Requirements and goals

1. Single source of truth

The @apify/actor-whitepaper repository should contain all the canonical content. All new changes and additions happen here.

2. Automated syncing or processing

Changes in @apify/actor-whitepaper should feed into the Astro site automatically (e.g., via GitHub Actions), converting .md to .mdx as needed.

3. Filename normalization

Convert uppercase filenames in the Whitepaper repo to lowercase .mdx in the Astro site.

4. Image handling and optimization

Move images from /img in the Whitepaper repo to the appropriate location under src/content/pages/img in the Astro repo so that Sharp can properly handle them.

5. Formatting differences and MDX compatibility

Adjust syntax, insert frontmatter, and use Astro components (<Illustration>, <Picture>, <CodeSwitcher>) as needed.

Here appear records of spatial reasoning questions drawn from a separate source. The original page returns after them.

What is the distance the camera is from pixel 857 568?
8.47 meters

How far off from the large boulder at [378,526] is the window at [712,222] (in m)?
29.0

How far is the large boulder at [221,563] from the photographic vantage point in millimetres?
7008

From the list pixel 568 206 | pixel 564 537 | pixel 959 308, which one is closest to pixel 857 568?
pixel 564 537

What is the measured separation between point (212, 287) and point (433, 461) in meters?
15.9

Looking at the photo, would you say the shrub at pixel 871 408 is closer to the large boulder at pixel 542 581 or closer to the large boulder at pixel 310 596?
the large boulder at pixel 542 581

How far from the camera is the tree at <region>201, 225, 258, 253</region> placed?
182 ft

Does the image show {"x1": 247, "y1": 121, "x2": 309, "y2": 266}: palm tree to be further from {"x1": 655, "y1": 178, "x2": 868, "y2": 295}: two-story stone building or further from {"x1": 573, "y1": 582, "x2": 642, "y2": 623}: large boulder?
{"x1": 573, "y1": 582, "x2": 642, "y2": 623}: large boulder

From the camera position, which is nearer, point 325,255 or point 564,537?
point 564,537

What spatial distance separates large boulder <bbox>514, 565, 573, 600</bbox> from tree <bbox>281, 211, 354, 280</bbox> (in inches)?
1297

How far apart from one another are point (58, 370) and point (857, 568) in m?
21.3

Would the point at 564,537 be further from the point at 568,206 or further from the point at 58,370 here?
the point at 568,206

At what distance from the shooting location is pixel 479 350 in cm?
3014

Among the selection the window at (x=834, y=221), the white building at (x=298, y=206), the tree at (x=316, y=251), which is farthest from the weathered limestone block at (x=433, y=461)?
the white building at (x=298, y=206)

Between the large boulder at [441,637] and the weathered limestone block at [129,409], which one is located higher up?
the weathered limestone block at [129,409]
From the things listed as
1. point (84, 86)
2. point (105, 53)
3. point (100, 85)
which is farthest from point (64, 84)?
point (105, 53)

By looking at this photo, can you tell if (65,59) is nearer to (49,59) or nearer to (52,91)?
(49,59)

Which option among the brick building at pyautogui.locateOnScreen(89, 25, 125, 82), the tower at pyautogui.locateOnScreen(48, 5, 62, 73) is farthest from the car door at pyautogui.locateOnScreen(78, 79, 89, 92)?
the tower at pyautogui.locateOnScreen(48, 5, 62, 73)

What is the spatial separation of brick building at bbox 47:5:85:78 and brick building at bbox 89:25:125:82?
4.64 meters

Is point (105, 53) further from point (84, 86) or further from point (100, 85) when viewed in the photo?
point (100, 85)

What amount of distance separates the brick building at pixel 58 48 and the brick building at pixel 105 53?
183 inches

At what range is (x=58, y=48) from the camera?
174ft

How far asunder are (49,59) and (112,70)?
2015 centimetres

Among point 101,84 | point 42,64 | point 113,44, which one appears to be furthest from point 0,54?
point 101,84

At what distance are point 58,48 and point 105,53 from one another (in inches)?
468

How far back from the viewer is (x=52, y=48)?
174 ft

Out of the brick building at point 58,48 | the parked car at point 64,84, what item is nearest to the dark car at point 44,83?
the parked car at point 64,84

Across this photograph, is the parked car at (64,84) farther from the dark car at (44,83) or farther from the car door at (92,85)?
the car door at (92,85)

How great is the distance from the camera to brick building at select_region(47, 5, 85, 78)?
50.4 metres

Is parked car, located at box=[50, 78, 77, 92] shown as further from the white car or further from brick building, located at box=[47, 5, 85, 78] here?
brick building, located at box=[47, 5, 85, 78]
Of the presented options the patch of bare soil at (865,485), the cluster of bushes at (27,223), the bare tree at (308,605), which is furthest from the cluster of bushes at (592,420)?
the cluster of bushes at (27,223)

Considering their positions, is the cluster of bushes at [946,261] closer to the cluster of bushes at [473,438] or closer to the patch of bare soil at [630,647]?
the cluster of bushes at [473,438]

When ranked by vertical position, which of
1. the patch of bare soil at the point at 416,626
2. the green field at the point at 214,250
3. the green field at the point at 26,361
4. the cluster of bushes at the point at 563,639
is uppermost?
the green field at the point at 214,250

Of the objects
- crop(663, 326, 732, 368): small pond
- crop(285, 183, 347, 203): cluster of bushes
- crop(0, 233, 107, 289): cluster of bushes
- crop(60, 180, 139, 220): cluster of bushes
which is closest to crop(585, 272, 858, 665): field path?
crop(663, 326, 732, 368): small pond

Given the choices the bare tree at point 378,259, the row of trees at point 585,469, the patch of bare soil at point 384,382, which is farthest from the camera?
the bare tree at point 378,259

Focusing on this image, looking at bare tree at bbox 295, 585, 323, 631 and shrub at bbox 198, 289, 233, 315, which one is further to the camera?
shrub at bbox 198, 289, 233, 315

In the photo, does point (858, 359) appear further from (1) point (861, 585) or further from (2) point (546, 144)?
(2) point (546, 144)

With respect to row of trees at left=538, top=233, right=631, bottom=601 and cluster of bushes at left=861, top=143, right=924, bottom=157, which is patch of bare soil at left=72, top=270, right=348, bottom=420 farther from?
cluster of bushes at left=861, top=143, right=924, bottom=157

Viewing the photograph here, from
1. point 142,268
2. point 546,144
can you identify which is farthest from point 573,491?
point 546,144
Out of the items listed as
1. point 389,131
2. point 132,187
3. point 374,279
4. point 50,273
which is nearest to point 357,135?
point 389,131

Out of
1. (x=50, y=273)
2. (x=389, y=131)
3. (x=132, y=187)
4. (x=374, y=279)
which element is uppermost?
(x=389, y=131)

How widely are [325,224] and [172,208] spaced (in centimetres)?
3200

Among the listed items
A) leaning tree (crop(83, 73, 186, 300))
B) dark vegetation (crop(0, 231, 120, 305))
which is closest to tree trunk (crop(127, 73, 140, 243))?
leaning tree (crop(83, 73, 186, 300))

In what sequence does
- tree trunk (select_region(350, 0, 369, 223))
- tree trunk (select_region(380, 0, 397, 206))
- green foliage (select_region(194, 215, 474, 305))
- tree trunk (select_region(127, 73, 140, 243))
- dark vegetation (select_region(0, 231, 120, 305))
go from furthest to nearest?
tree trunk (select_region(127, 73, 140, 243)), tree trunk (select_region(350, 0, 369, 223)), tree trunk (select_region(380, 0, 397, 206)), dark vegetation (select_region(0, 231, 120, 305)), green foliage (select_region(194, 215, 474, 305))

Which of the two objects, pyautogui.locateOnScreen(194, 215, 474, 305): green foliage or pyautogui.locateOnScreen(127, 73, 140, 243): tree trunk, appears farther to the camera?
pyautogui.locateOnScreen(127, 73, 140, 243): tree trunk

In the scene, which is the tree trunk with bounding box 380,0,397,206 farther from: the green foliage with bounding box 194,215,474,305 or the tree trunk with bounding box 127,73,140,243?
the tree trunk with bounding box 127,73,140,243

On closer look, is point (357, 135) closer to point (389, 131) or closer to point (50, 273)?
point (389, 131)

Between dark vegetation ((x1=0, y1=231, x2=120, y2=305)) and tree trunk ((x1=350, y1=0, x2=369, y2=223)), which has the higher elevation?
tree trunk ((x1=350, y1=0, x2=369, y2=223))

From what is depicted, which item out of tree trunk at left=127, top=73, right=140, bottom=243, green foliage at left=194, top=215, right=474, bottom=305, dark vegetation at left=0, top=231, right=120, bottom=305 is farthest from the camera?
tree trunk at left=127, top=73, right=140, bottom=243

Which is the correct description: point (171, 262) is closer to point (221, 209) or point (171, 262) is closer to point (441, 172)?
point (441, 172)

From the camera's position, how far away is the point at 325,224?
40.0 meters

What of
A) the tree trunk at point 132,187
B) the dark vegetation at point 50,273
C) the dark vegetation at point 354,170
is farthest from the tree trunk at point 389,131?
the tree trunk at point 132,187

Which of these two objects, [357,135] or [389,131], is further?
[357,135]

6. Repository structure decision

Decide between keeping two separate repos (with automated sync) or merging into one. Consider commit history “noise” and potential reuse of Whitepaper content elsewhere.

7. Delivery method

Confirm whether to continue using Vercel or switch to GitHub Actions for build and deployment. Check build times and runner constraints.


Possible approaches

Two-repository model with automated sync

  • Keep @apify/actor-whitepaper as a standalone repo:
    • All content changes happen here in Markdown.
    • Can remain public or internal.
  • The Astro site repo remains separate:
    • Houses Astro configuration, styling, and additional site content.
    • Should be moved to the @apify account.
  • Sync step with GitHub Actions:
    • On push/release to @apify/actor-whitepaper, an Action:
      • Clones/checks out the Astro site repo.
      • Copies/transforms .md to .mdx, normalizes filenames.
      • Copies images into the Astro repo.
      • Commits and pushes changes to the Astro site repo.
    • Astro site repo triggers its deployment pipeline (GitHub Actions or Vercel).

Pros

  • Clear separation between content and site code.
  • Keeps large doc changes out of the site commit history.

Cons

  • Maintains two repos.
  • More complexity in CI and potential debugging if sync fails.

Single monorepo (combining Whitepaper + Astro)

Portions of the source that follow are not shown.